Once women were given an opportunity for sharing and a chance to learn more about themselves, they often opened up to this personal topic quickly, candidly, and with humor. Many women got a kick out of telling us about their unusual and unconventional objects of desire—including such surprises as the curly-haired comedian Gene Wilder, former Disney Mouseketeer Annette Funicelo, cave-dwelling gargoyles, and chocolate-covered eclairs. A few women became emotional during interviews when they recognized the significance of what their fantasies were really saying to them. Many women made insights that would have remained hidden if they hadn’t learned to look at their fantasies more consciously.

This book is based primarily on the stories Suzie and I collected, but it also includes information gathered from my early research, clinical work, and fantasy workshops. Although we’ve written the book for women, we know that men will also find valuable information about themselves and their intimate partners.

We’ve designed this book to be both entertaining and informative. We know that people will read it for a variety of reasons. You may be reading out of curiosity about a subject that’s been in the dark for too long. You may seek a vicarious thrill from listening to women’s juiciest sexual secrets. Perhaps you want to actively use this material to answer questions or concerns you have about your fantasy life or that of a partner.
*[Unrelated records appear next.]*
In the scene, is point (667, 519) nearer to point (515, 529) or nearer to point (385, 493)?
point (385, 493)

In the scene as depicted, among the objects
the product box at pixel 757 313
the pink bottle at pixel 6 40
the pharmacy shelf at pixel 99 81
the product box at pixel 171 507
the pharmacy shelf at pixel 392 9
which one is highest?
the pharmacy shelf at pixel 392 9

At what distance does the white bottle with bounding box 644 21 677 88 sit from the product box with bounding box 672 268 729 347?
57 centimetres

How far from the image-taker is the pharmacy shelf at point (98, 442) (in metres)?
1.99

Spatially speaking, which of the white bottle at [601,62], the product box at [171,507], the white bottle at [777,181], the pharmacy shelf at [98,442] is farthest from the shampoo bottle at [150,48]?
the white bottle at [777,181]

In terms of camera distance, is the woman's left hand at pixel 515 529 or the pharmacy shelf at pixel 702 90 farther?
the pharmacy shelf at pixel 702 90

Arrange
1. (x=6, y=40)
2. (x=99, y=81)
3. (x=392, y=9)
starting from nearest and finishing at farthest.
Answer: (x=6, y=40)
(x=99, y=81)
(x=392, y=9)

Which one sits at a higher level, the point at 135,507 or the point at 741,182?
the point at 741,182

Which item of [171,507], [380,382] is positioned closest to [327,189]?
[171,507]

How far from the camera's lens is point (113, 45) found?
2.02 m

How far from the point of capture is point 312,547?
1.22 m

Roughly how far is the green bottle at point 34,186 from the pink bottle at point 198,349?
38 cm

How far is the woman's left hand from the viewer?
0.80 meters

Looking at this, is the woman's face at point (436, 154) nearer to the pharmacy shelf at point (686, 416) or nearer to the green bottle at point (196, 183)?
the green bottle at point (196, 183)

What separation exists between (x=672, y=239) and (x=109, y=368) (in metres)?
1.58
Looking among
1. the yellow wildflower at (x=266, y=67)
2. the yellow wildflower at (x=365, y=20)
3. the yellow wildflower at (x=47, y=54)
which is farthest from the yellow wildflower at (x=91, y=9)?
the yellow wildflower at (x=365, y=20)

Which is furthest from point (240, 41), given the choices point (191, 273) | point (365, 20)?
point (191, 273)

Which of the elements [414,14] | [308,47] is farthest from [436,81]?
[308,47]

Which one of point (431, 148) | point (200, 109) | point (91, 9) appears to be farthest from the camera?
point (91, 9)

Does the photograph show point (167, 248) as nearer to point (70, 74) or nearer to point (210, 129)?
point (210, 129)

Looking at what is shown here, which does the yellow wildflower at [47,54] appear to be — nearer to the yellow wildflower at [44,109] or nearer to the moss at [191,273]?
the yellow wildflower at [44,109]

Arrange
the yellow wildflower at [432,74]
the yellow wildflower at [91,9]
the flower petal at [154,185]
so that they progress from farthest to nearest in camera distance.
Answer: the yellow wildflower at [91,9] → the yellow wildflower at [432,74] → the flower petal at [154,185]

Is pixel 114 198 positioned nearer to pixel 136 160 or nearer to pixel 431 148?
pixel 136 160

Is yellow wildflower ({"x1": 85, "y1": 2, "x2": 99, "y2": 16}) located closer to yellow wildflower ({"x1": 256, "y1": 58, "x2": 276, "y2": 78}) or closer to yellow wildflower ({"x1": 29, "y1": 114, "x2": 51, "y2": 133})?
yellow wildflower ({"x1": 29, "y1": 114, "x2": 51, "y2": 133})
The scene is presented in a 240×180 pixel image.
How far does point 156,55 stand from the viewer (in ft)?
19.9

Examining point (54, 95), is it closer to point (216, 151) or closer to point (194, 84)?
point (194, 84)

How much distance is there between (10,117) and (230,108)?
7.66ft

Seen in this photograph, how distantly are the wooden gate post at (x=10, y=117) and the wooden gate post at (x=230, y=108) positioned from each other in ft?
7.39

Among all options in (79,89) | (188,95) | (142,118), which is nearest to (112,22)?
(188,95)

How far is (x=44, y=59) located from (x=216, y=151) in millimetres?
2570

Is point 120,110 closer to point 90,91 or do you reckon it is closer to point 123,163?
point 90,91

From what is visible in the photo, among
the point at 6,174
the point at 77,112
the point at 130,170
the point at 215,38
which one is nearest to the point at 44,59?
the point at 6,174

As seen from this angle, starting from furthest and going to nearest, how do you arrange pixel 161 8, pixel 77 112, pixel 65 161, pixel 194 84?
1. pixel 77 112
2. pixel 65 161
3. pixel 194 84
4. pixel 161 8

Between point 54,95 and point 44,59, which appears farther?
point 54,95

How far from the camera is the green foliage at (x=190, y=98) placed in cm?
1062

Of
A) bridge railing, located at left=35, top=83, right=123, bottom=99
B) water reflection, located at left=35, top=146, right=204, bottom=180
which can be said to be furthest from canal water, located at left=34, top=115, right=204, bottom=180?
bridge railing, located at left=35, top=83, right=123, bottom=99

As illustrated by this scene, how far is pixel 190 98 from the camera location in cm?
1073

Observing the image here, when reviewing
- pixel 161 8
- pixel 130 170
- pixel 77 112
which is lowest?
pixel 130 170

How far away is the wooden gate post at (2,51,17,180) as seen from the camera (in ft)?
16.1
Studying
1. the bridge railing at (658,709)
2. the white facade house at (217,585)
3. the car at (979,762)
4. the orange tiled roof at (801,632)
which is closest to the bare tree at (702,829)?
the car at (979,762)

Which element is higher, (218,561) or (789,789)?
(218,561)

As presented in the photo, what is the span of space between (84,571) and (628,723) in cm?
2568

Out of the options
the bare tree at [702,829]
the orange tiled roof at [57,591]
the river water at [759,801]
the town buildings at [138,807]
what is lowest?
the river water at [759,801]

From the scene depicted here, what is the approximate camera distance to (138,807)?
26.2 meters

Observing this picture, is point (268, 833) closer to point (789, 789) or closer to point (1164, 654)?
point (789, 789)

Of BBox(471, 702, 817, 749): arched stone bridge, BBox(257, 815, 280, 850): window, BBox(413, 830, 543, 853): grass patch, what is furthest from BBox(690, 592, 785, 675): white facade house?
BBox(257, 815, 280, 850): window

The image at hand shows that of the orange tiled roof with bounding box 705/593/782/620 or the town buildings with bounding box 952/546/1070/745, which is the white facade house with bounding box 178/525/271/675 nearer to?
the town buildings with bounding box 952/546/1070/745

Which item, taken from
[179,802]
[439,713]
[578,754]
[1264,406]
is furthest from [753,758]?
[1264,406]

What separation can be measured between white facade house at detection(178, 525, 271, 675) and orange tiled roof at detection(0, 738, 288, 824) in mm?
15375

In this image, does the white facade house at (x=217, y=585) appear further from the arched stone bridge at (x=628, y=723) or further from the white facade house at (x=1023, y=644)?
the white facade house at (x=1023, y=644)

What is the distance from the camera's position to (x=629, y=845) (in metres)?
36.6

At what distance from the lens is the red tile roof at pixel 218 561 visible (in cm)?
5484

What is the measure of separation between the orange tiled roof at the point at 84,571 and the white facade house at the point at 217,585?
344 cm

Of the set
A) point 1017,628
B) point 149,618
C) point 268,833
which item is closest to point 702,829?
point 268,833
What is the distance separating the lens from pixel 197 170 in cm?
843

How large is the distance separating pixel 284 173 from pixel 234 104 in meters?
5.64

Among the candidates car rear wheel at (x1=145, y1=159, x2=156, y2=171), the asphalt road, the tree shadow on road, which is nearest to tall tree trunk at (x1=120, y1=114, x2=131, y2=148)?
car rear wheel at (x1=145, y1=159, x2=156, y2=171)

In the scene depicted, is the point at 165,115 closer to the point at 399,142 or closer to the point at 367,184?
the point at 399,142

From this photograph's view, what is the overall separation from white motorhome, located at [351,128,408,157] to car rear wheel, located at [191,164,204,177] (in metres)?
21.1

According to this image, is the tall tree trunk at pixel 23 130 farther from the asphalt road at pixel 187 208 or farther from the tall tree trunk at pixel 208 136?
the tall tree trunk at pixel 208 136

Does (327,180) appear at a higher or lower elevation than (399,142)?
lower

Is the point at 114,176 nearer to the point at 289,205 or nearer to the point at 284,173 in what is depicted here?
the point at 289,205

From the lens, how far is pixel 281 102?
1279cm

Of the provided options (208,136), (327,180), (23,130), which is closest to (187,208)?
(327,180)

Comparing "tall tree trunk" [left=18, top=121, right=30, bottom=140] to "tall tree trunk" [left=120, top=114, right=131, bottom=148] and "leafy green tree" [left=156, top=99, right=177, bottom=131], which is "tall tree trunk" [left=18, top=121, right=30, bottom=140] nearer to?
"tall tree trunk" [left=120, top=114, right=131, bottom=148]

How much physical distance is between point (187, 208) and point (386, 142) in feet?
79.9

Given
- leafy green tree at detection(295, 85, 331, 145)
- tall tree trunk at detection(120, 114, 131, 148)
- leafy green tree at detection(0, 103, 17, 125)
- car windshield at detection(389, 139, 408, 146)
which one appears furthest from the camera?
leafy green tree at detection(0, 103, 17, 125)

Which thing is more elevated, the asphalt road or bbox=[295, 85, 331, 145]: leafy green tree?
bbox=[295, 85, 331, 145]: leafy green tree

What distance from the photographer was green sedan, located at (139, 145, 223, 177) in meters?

Our goal has been to offer you an opportunity to develop a rich and dynamic understanding of women’s sexual fantasies. In the following chapters you’ll learn a new way of exploring fantasies that emphasizes a woman’s personal experience. You’ll find out how you can benefit from using an exciting new language for describing fantasies, investigating the early sources of your sexual thoughts, recognizing your own sexual style, and evaluating the pros and cons of how particular sexual fantasies operate in your life. You’ll learn how other women have been able to gain personal wisdom from tracing the evolution of their fantasies and analyzing them closely to unlock their hidden meaning.

Later in the book you’ll hear more in-depth stories, coupled with strategies and techniques to address the specific fantasy issues many women share. You’ll hear how women can successfully transform and eliminate troublesome and unwanted sexual fantasies. You’ll learn how sexual fantasies can affect your intimate relationship and whether it’s wise to share your fantasies with a lover. With all this information, you’ll have what you need to create new fantasies that you love.

As you read women’s stories and come upon the questions and lists in this book, you may want to pay close attention to your own responses. By noticing your reactions, you can gain important clues and information about your sexuality and your own fantasy life.

The women who explore their fantasies with us in the following pages are our pathfinders in this fascinating garden of desire. They help illuminate the universal truths about women’s sexual fantasies and teach us not to be afraid or ashamed of this subject. Listening to their stories, we discover the answers to our own questions. Along with understanding where fantasies originate, what they mean, and how they can lead to better sex, we are assured that the realm of sexual fantasy is safe, open, and valuable for all of us to explore.